As per subject heading dp can't seem to help himself from speaking to me like crap. He can't help raising his voice for something that could be said in a normal relaxed manner and I don't know what to do about it.
Latest incident was last night when on the phone to my boss, I gestured for him to take baby son from me so I could discuss work with boss and he gestured back he had his hands full. I admitedly was quite anxious to get back to phone and carried on holding him out to be taken to which he growled really loudly. I've got my hands full. Being really embarrassed at the thought boss may have heard how shit he had just spoke to me I gave him a look to which he snapped don't look at me like that.
After phone call I had an apology which was along the lines of I'm sorry but I didn't know it was your boss, he probably didn't hear, well are you stupid could you not see I had my hands full?
Similar incidents have happened previously. Its bad enough him snapping at me over practically nothing anyway but he doesn't even care if its in public. He has called me a moran before in front of mum and dad and friends of family, told me to f off in front off sister and brother in law to name a few occassions. Its ok saying sorry but how I can I stop this?. Sorry means nothing if its going to happen again, which of course he always say it wont until the nexst time. He has such a short fuse and now kids are getting older I'm especially getting sick of being spoken to like crap.
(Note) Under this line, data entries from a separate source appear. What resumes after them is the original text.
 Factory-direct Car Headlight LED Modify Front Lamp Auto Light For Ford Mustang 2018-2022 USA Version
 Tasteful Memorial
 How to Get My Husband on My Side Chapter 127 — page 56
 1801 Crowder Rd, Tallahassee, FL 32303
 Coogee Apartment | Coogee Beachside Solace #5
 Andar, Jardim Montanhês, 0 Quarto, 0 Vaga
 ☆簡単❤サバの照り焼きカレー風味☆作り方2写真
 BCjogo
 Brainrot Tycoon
When I try talk to him about it I get responses such as you have said all this already, I've said sorry if your not going to forgive me then stop lecturing me about it. He does also tend to say that I can find someone else if I'm not happy. Why can't he understand that a sorry can not just make me snap into my happy self again.
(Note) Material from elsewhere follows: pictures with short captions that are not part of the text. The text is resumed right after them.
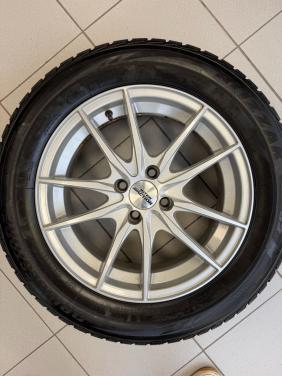 Winterset captur 2014-2018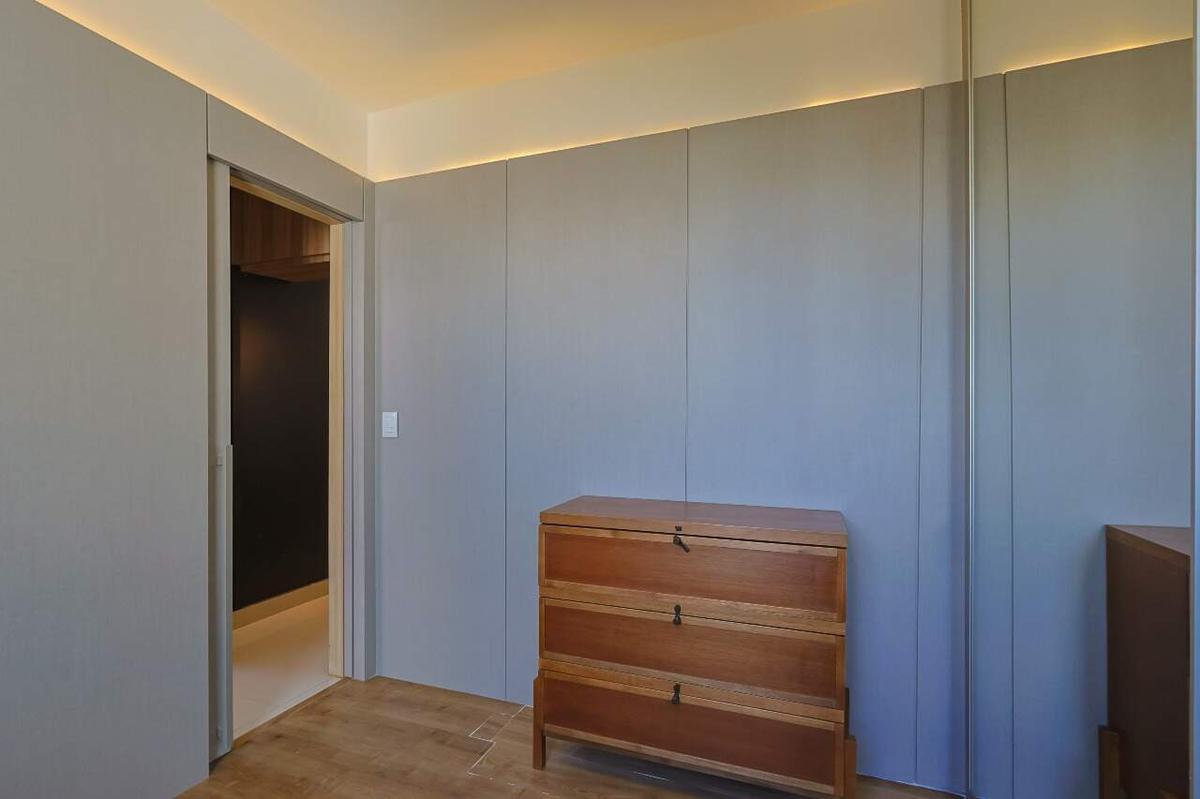 Apartamento, Vila da Serra, 2 Quartos, 2 Vagas, 1 Suíte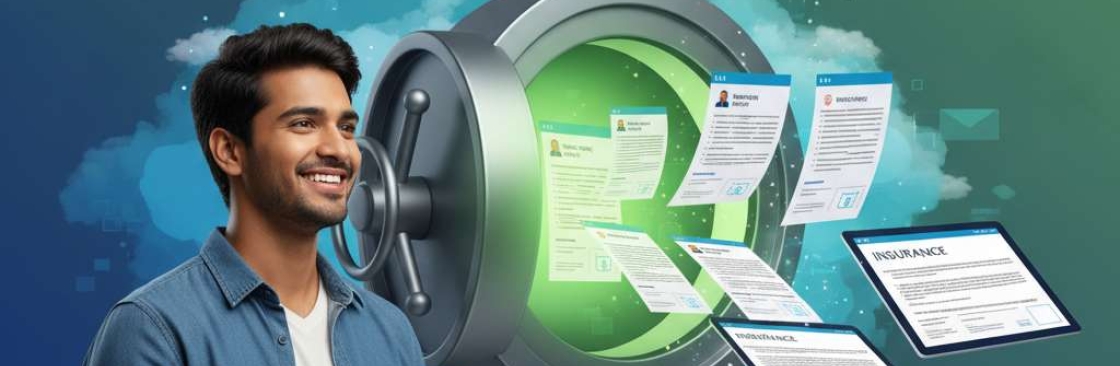 Centrico Insurance Repository Limited Cover Image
In honesty I feel like he has spoke to me like shit so many times before and got away with it that he obviously thinks he can get away with it.
I do also feel like all he does it find fault with everything I do. He seems to have such a low opinion of me I don't know why hes with me?. He has admitted taking me for granted previously but still doesn't stop doing it.
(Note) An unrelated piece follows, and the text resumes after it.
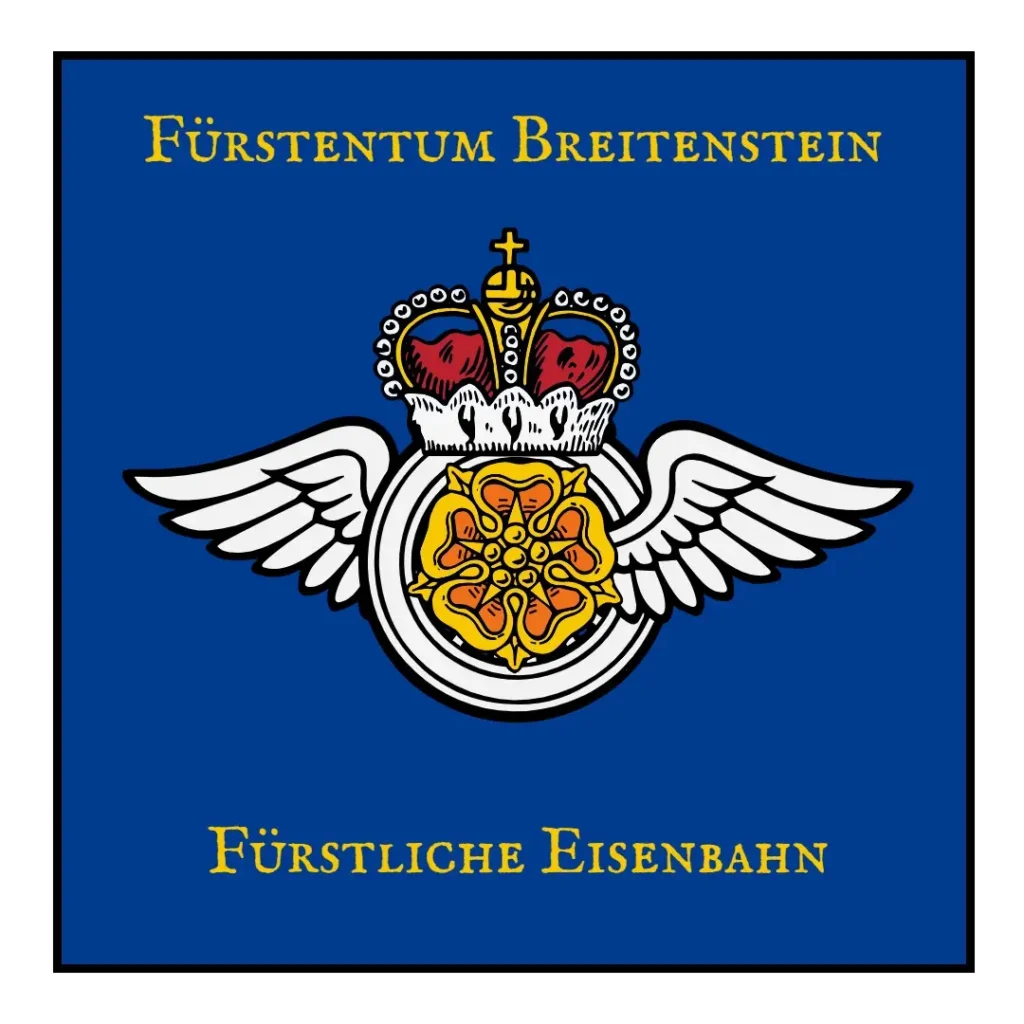 Eisenbahn Breitenstein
I have put up with a lot of shit in the 7 years we've been together from forgiving the fact that he forgot to tell me he had a girlfriend when we first got together, to being tormented by his ex(he left her), to being tormented by his bestmate, he prefered ex as she was his partners bestfriend, to him getting steaming when I was pregnant with our 2 and a half year old daughter and telling me he wanted nothing to do with us. He was apologetic next day but it still hurts me to think about it. He wasn't much more support when pregnant with son either. If ever we were going somewhere he always made me seem like I was being really selfish if I didn't want to stay out really late and wanted him to go him with me. On the night son was born I asked mum if she could look after our daughter so that partner could go for a few pints with friends. My mum was staying with us and had brought daughter back having looked after her for a week. I had told partner not to be too late as daughter had been waking in the night and I didn't think it was fair to take P with mum having looked after her all previous week. Next day I found out he had got in at 5am having fallen asleep at friends. I really didn't want to argue as I knew it would upset my mum and she obviously didn't want to upset me so made light of it. The morning after giving birth when in hospital he was still moaning at me for the amount of stuff I'd taken in. Could he not give me a break within 24 hours of giving birth?. No obviously not. Later in the evening I had to go back to hospital as I didn't think everything was right down below. Although he went to the hospital with me all he could do was moan about being tired (probably because you was up until 5am this morning?).
On top of all this he never seems to want to socialise with me. We do things as a family but he'd never think to arrange for just the two of us to go out. Despite me saying we really need to do this. He says he prefers to spend time with his friends cause I'm always moaning and he already sees loads of me. Yes he does see fair bit of me but its in the house and he spends his time either in the bath, on the internet or reading paper. When we do go out it is usually always with his circle of friends and its always split between men and woman so we barey speak to each other then either. Last time we went out as a couple was christmas time and thats only because his sister paid for a meal for two for us.
He rarely shows me much affection anymore either. I can't sit on his knee without it hurting him etc. I always seem to be one making effort but never getting anything back. When do you just give up and learn that he isn't going to change at all?
He is good dad, I do trust him strangely enough even though he has lied to me on numerous occasions. What do I do?